**WHAT IS REQUIRED:**
Without copying any picture, transcribe exactly the lines of the data below from the one containing "Building Photo - 6436 Kylito Cir Rental" through the one containing "tank-grip-naklejka-na-bak-onedesign-hdr223-do-suzuki-czarny".

**DATA FOR THIS EXERCISE:**
---+---
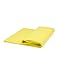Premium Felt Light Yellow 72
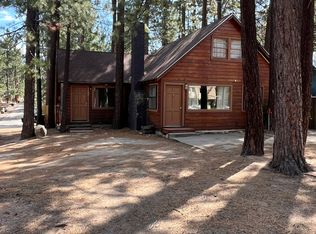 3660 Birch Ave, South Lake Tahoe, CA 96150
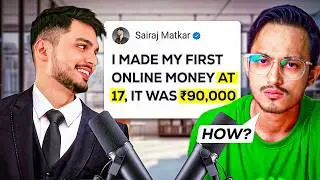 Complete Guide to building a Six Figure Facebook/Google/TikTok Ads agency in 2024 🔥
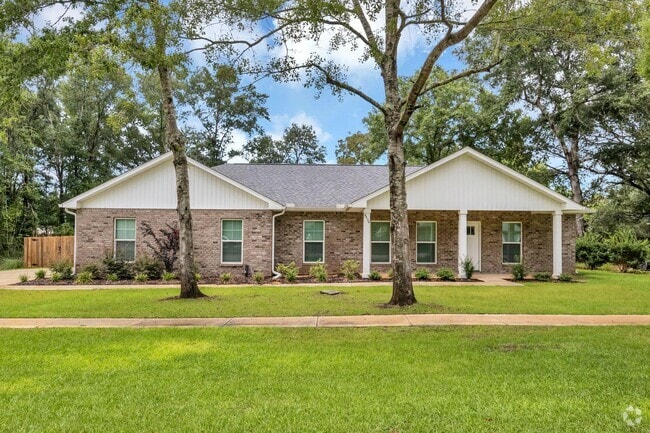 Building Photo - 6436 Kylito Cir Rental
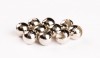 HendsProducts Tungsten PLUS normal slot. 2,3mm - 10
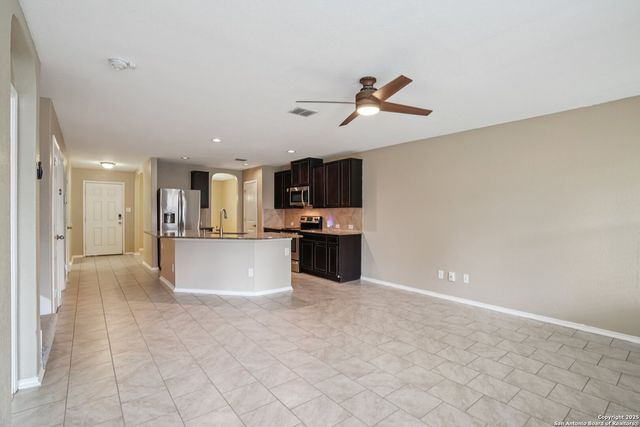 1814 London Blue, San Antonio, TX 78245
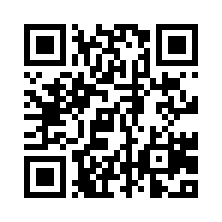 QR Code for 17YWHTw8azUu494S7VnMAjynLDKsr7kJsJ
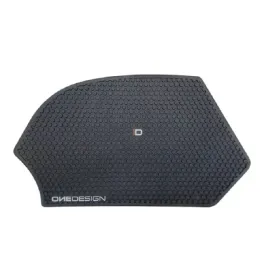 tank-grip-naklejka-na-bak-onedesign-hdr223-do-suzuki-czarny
---+---
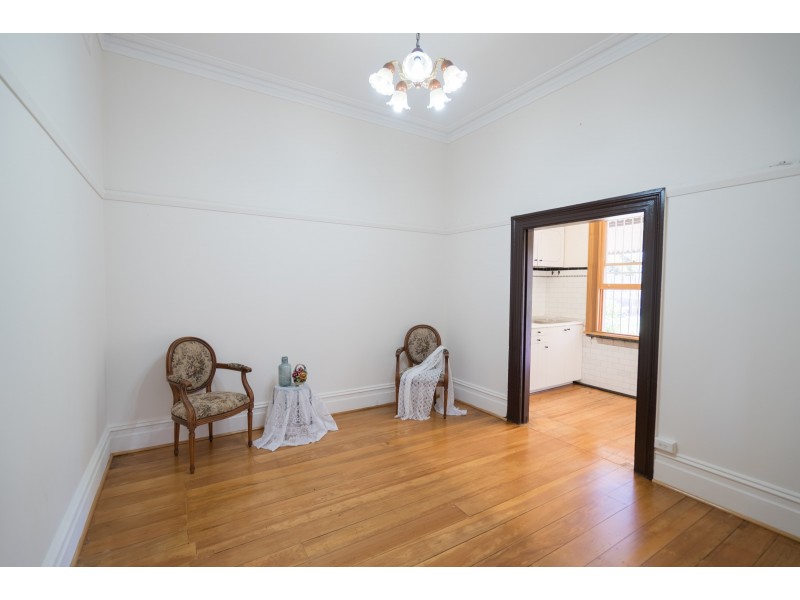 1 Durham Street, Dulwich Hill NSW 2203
---+---
**WRITTEN SOLUTION:**
 Building Photo - 6436 Kylito Cir Rental
 HendsProducts Tungsten PLUS normal slot. 2,3mm - 10
 1814 London Blue, San Antonio, TX 78245
 QR Code for 17YWHTw8azUu494S7VnMAjynLDKsr7kJsJ
 tank-grip-naklejka-na-bak-onedesign-hdr223-do-suzuki-czarny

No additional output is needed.